You had to have received some hate from skaters along the way as you started diversifying into these other areas. What have you done to remain authentic in all the spaces you're in?
Unfortunately everybody likes new stuff. When skateboard shoes were the new hot thing in the late 90s, I think we counted 30 different brands at one time. From where we started to where we are today, the whole industry and market has changed many, many times and it's been something that we've had to change along with and make as dynamic a brand as possible. To try and be cool to the core skateboarder for 15 to 20 years is very difficult. Even a brand like Vans or Nike, they're doing it in ways that really are counterproductive to what people thought in the past would work. Those brands do everything, they sell everywhere.

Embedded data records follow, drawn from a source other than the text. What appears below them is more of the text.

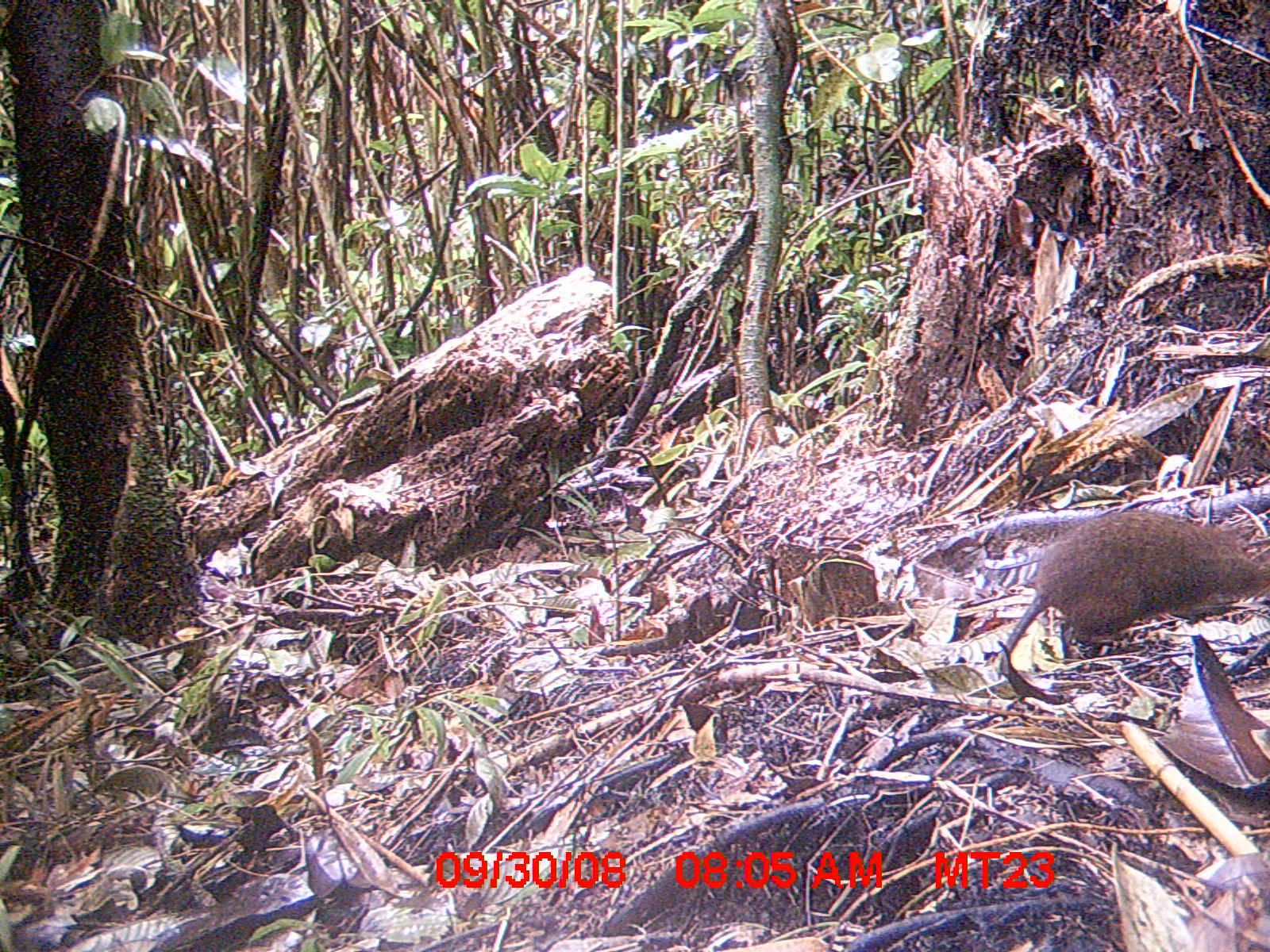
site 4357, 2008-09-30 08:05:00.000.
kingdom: Animalia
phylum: Chordata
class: Mammalia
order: Rodentia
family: Nesomyidae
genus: Nesomys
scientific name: Nesomys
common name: nesomys rodents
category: nesomys sp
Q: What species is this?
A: Nesomys sp (nesomys rodents) (Nesomys).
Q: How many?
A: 1.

Vans and Nike are both sold in JC Penney's. Who would think a brand that sold at JC Penney's would still be cool to a core consumer and a core skateboard retailer today? Well, they're doing it and it proves that as long as you can send the right messages to the right people you can pull off some pretty interesting business moves. It's the same thing that we do today, and every brand in our market really does – you have to continue marketing in the right way, to the right people, with the right messages. It's pretty easy to fuck up, but there are ways to find the right paths.
How do your messages differ between the various sports you're in?
It's all about being very knowledgeable about the markets you're in and catering to the consumer's tastes and or trying to lead those consumers' tastes. If you're tyring to sell the wrong shoe to a particular market or you're trying to send the wrong message, you're not going to succeed.
Snowboarders aren't always into the same things as a BMX'er or a skateboarder. A lot of times the general trends follow the same directions but there are definitely sects and paths of things that happen in each of these markets.
The recession has really shown how important is to be diversified. Do you think your involvement in these other sports has helped you come through it?
Diversity is a big advantage in doing what we've done over the years. When certain markets are down, others really aren't. When the recession really hit hard, a lot of the skateboard shops really struggled. We did our best to help with that but if we were only reliant on that it would have really affected our business a lot more than it did. 90
How much of a role do you play in running DC now and what does your role of Chief Brand Officer really entail?
That's a good question. I don't play as big a role anymore but I still help guide and direct some of the things that happen here. It's mainly just making sure as we have new employees and as new ideas come along, we help keep them in line with our heritage and things that we're doing around the whole company.
Has it been difficult handing off that day-to-day oversight?
It's always been difficult. I started off as the shoe designer, team manager, ad director, creative director – everything all at once. Over the years I've had to let go of every piece of that to the point where I'm just sort of a big picture director. It's always been difficult because I really enjoyed the hands on part of what I did in the past.
What's next on DC's horizon?
Continuing to grow and focus a lot more on better products, better marketing, and really making sure that our systems and processes are the best that they can be so that we can make the best products and best marketing. It's always a struggle as a company gets bigger and bigger to get better and better along with the increased sales. That's a big thing on our plate – to keep that value and quality and innovativeness at the forefront.
DC's a pretty big ship these days. How easy is it to steer?
It's easy because we have processes in place to be quick to market with products, but the bigger you get the more people you have and the harder it is to react sometimes. It's something we keep in mind and keep as a goal to be able to react as quick as we can.